INVO is responsible for the overall stewardship of the University's intellectual property assets including patent application, prosecution, licensing, compliance, and enforcement

Individuals at Northwestern, including faculty, post-docs and student, are required to disclose many inventions to INVO according to the University’s Patent and Invention Policy. The two main criteria for invention eligibility are: (1) the inventor makes a discovery within the normal field of his or her employment responsibility and activity at the University; and (2) the inventor makes use of University resources. By disclosing it, INVO can protect your invention and comply with sponsored research agreements that require reporting.

Student Inventors are governed by Northwestern’s Patent and Invention policy. To determine if your invention or your involvement in a faculty invention is covered, and to formalize ownership of your invention if it is not, visit our Student Inventors webpage.

INVO can help you with process of formally disclosing your invention, filing a patent application and execute contracts and agreements.
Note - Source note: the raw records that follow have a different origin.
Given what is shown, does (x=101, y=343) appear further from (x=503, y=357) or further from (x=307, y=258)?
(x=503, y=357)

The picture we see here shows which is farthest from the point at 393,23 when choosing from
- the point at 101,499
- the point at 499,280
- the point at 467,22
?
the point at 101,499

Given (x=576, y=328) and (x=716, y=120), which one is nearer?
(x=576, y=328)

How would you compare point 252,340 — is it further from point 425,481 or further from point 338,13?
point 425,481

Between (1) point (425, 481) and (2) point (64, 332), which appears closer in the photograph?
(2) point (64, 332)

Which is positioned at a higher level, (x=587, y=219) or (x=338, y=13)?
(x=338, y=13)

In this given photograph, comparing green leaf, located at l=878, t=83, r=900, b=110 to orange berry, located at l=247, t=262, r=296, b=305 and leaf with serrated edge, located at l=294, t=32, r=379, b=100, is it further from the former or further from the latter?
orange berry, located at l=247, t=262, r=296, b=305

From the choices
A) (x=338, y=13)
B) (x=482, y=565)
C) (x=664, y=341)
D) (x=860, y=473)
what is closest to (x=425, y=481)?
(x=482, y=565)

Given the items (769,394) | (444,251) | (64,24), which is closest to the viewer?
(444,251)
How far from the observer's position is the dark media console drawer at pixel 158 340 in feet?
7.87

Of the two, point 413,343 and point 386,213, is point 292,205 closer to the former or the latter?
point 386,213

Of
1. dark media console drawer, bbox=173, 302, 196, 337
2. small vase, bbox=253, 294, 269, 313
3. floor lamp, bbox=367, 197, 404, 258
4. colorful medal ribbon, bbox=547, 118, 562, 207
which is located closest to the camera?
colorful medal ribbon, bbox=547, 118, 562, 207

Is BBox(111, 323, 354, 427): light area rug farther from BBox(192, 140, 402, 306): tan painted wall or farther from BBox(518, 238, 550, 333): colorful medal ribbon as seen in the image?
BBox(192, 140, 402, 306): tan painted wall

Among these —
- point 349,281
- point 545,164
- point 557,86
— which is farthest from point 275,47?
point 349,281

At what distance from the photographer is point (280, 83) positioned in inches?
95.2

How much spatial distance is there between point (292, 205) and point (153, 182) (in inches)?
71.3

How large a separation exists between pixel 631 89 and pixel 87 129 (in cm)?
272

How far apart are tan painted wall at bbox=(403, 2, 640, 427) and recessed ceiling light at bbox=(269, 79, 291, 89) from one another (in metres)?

New Online Inventor Portal

Northwestern's Innovation and New Ventures Office has launched a new platform to allow researchers to complete and submit disclosure forms entirely online for inventions, software, copyright, and research tools. The Inventor Portal improves collaboration and enhances efficiency, and replaces the former INVO disclosure forms. Feedback or questions? Contact INVO or access the Inventor Portal FAQ page.

How do I patent my invention?

Use the slideshow below to see the disclosure and patent application process, which includes submitting your disclosure, filing a provisional patent application, filing a non-provisional patent application and responding to actions by the US Patent Office. Please keep in mind that all invention disclosures may not go through this entire process.

Step One: Disclosure your invention formally to INVO In most cases this includes completing the Invention Disclosure Form. If you are disclosing source code, use the Software Disclosure Form; if you are disclosing literary or artistic works, use the Copyright Disclosure form.
Step two: INVO will evaluate the invention Our team will consider a number of factors to determine if a patent will be pursued. Within 60 days,  INVO will decide whether to file a provisional patent application. INVO could also ask for more data or deem it unpatentable.
Step Three: INVO will file a provisional application This is the first step toward a patent. This sets the priority date with the US Patent and Trademark Office (USPTO). Inventors and INVO have one year from this date to produce data and assess the invention to create the strongest possible non-provisional application.
Step Four: INVO may file a non-provisional application This is the formal filing of an invention with the USPTO; it may mature into an issued patent.
Step Five: USPTO responds Once the non-provisional application is filed, it can take anywhere between 18 months to several years for a response from the USPTO. Possible actions to the application’s claims include rejections, objections or allowances.

For tips, FAQs and more, see the Disclosure Process and Patent Application Process webpages.


INVO handles several types of agreements as part of the technology transfer process. These include the Confidential Disclosure Agreement, option agreement, license agreement and Inter-Institutional Agreement. INVO also works closely with other departments like OSR with regard to corporate collaborative agreements.